= La caverne (Méhul) =

Opera by Étienne-Nicolas Méhul

Méhul in 1799 - portrait by Antoine Gros

La caverne (The Cavern) is an opera by the French composer Étienne Méhul. It takes the form of a comédie en prose in three acts. It premiered at the Opéra-Comique, Paris on 5 December 1795. The libretto, by Nicolas-Julien Forgeot, is based on incidents from the novel Gil Blas by Alain-René Lesage.

Méhul's opera enjoyed only limited success, with 22 performances. Arthur Pougin ascribes this to the competition from Le Sueur's opera of the same title, based on the same events from Gil Blas, first staged at the Théâtre Feydeau in February 1793. Le Sueur's La caverne was one of the most popular works of the 1790s. With such a rival, Pougin writes, "failure was almost certain" for Méhul's work, despite the excellence of the cast.

==Roles==
Information from Bartlet (1999), p. 337.

| Role | Voice type | Premiere Cast |
|---|---|---|
| Sainville | haute-contre | Philippe Cauvy, called 'Philippe' |
| Ambrosio, a canon | tenor | Jean-Pierre Solié |
| Léonore, his niece | soprano | Anne-Marie Simonet called 'Mme Crétu' |
| Alvar, in love with Léonore | baritone | Augustin Alexandre d'Herbez called 'Saint-Aubin' |
| Gil Blas | soprano (travesti role) | Marie Gabrielle Malagrida, called 'Mlle Carline' |
| Rolando | baritone | Simon Chenard |
| Léonarde | soprano | Françoise Carpentier, called 'Mme Gonthier' |
| Frontin | baritone | Jean-Blaise Martin |
| Fabrin | haute-contre | Jean-Baptiste-Sauveur Gavaudan |
| Domingo | tenor | Louis Michu |
| A lieutenant | tenor | Mr Grangé |

==Synopsis==
The following synopsis and comments are translated from a contemporary review in La décade philosophique, littéraire et politique:

"Ambrosio, an avaricious canon, has a pretty niece called Léonore, betrothed to a Frenchman who has never been near the house or the niece. This is all rather improbable but it is also necessary so the author can produce a charming situation in his first act. As you will see.

"Alvar, another character in love with the niece, comes to elope with her while her uncle the canon is absent, but his coach overturns in a ravine on the way, hampering his plan. Luckily, Léonore's fiancé arrives. Alvar recognises him: 'It's him!' 'It's you!'; it's his friend. Alvar explains how he plans to elope with the young person who lives nearby and tells him of the accident which has hindered him. The fiancé, with the best grace in the world, offers him his own sedan chair. Alvar takes advantage of the offer, goes to look for his mistress and both of them run off after paying their respects to the fiancé.

"Ambrosio returns and, before he can enter his house, is robbed by Gil Blas who, watched by the rest of the robber band, approaches the canon and timidly demands his purse or his life.

"In the second act we find ourselves in the [robbers'] cavern. Léonore has been kidnapped by the robbers; she is freed by Gil Blas. As in the novel, he pretends to be indisposed and is thus excused from following the robber band on an expedition they are undertaking. However, at the very moment they are about to escape, he is surprised by one of the bandits who has been left behind; but this bandit is disarmed in turn by the negro who helps them and escapes with them himself. Old Léonarde also appears in this act, but neither she nor the negro have the same eccentric characters they have in the novel. I will say nothing of the inconvenience of having Gil Blas played by a woman (Citizen Carline) - it shocks common sense. If the idea was the work of the performers, then theirs is the blame.
• • • •
# INSTRUCTION:
In one to three sentences, explain why the article on Méhul's La caverne says the opera had only limited success.
• • • •
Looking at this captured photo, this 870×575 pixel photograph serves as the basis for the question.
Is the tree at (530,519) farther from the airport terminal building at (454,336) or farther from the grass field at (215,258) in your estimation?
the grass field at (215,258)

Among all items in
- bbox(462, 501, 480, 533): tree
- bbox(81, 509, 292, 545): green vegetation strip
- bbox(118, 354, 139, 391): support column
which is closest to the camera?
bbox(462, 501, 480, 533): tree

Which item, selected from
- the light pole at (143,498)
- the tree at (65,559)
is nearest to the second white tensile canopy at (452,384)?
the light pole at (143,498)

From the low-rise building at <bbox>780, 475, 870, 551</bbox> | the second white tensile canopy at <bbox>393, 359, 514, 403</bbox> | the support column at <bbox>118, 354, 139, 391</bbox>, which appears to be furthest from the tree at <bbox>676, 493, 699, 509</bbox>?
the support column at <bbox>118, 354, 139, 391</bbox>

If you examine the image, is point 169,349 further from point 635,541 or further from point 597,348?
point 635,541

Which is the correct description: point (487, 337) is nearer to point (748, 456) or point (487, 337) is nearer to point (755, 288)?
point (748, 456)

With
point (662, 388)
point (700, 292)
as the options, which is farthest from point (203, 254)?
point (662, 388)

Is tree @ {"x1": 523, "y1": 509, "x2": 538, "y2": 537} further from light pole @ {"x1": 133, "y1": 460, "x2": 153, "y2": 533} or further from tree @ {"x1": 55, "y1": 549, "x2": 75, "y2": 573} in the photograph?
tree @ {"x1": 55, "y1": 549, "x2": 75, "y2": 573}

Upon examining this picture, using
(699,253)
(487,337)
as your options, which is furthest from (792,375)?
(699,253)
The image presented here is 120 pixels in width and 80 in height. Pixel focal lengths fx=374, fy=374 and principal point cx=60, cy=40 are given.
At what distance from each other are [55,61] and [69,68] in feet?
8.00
• • • •
# SOLUTION TO THE EXERCISE:
Arthur Pougin attributes its run of only 22 performances to competition from Le Sueur's opera of the same title, which was based on the same events from Gil Blas and first staged at the Théâtre Feydeau in February 1793. Because Le Sueur's La caverne was one of the most popular works of the 1790s, Pougin judged that failure was almost certain for Méhul's work despite its excellent cast.